Глубоко, просто и, главное, необыкновенно толково и ясно!

Столь же удобопонятно определение «сытости».

«Умеренная сытость, – вещает г. Мережковский, – спокойное довольство всего человечества в комфортабельных алюминиевых дворцах, в вавилонской башне социал-демократии есть не что иное, как царство Чичикова» (?!).

Хорошо пишут в «Старой белиберде», то бишь в «Новом пути», этой «нуменальной середине сущего, отрицании всех глубин и вершин, вечной плоскости, вечной пошлости»…»

Что и говорить, «светская» журнальная аудитория, как столичная, так и провинциальная, действительно не привыкла не только к богословской, но и к философской проблематике, сколь-нибудь выходящей за пределы доброго старого «механистического» материализма славных «базаровских» 1860-х годов! Но и «воцерковленных» читателей-«идеалистов» ставила в тупик «жанровая эклектика» журнала. Отчеты о деятельности Собраний появлялись в «Новом пути» в странном окружении откровенно «декадентской» поэзии и прозы – Бальмонта, призывавшего «быть как солнце», Брюсова, мечтавшего ранее восславить во имя свободы «и господа и дьявола», Сологуба с его мрачным исповеданием «злого бога». Уже по закрытии «Нового пути» Блок набросал иронический «проект содержания» возможного номера журнала: здесь упоминались стихотворение Мережковского «Черт с вами!», размышления Розанова «Нечто о давно и однажды женившихся», сочинение теософки А. Шмидт «Несколько слов о моей канонизации». В рубрике «Из частной переписки» Блок поместил «Любовные письма иеромонаха Прокрустия к Мирре Лохвицкой»… Справедливости ради нужно, впрочем, отметить, что и Блок с его пониманием Бога как «несказанного» и чрезвычайно свободной трактовкой мистицизма мало совпадал с доктринальным мистицизмом Церкви.

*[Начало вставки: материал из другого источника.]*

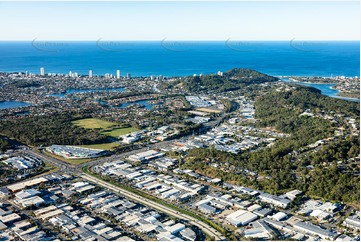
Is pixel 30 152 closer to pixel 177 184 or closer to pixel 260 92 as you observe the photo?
pixel 177 184

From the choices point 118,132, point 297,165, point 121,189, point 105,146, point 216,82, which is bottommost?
point 121,189

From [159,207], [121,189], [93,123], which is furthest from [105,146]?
[159,207]

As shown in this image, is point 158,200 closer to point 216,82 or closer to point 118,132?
point 118,132

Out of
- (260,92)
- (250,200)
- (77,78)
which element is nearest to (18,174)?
(250,200)

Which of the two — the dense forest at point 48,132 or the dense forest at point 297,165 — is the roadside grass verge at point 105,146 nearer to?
the dense forest at point 48,132

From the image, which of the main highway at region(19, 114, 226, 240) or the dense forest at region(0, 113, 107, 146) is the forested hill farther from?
the main highway at region(19, 114, 226, 240)
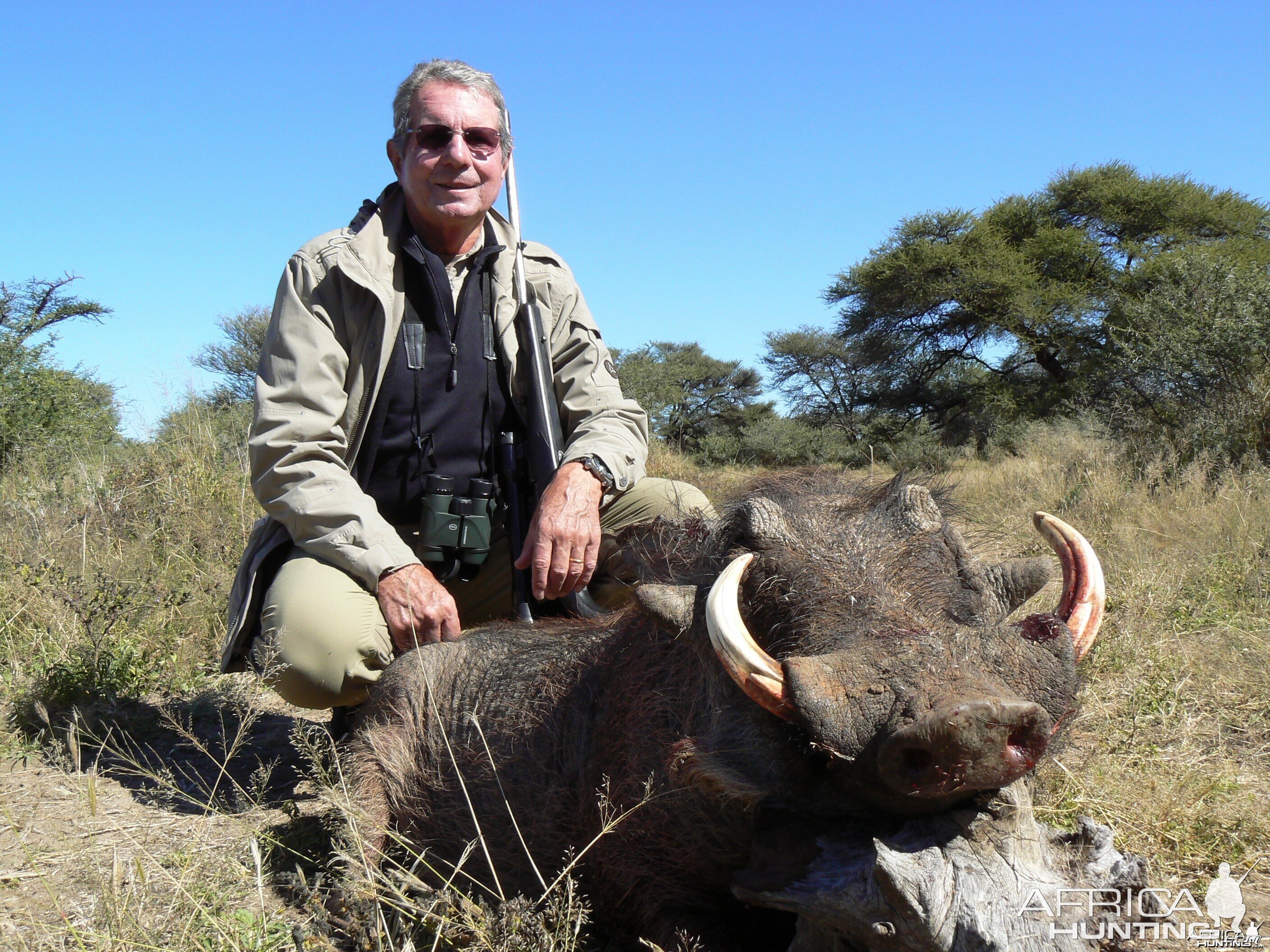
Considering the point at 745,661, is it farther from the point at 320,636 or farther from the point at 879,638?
the point at 320,636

Весной 1903 года терпение властей лопнуло. «Последней каплей» здесь явилось открытое письмо популярной тогда писательницы Н. А. Лухмановой «Кто дал им право?», помещенное ею в газете «Заря». «Кто звал быть нашими пророками гг. Меньшиковых, Розановых, протоиерея Устьинского, Мережковского и других?… – писала Лухманова. – Мы устали от грязи, клеветы, от всей этой вакханалии, под видом богословских споров, мы жаждем чистоты и простоты, мы жаждем молчания!»

Лухманова писала искренно, но объективно ее статья сыграла роль доноса: с соответствующими комментариями и сопроводительными материалами она была подана Государю. Тот ужаснулся и настоятельно потребовал от духовной власти разобраться с Собраниями и журналом. В это же самое время против «Нового пути» произносит целую проповедь о. Иоанн Кронштадтский – один из немногих священнослужителей тех лет, к мнению которых прислушивалась вся Россия – как образованная, так и простонародная. Он назвал «Новый путь» – «сатанинским журналом»: «Это сатана открывает эти новые пути, и люди ‹…› не понимающие, что говорят, губят и себя, и народ, так как свои сатанинские мысли распространяют среди него».

5 апреля 1903 года Синод запрещает Религиозно-философские собрания.

* * *

«Д. С. в состоянии даже не Соляного, а чугунного столба, ни о чем слышать не хочет, – описывает Гиппиус состояние Мережковского в апрельском 1903 года письме П. П. Перцову. – Устал и в тихой ярости. Желает уехать немедленно „куда глаза глядят“». Пытаясь спасти Собрания и журнал, он наносит визит в Лавру, митрополиту Антонию (который был очень расстроен происшедшим и обещал содействие). Возвращаясь, Мережковский оступился на лестнице митрополичьих покоев и провалился в стеклянный люк, сильно расшибся и порезался. Этот инцидент (после которого пришлось достаточно долго лечиться компрессами и массажем) окончательно «добил» нашего героя. «…Падение, – вспоминал он впоследствии, – было для меня символическим: я понял, что мой поход к Православию добром не кончится».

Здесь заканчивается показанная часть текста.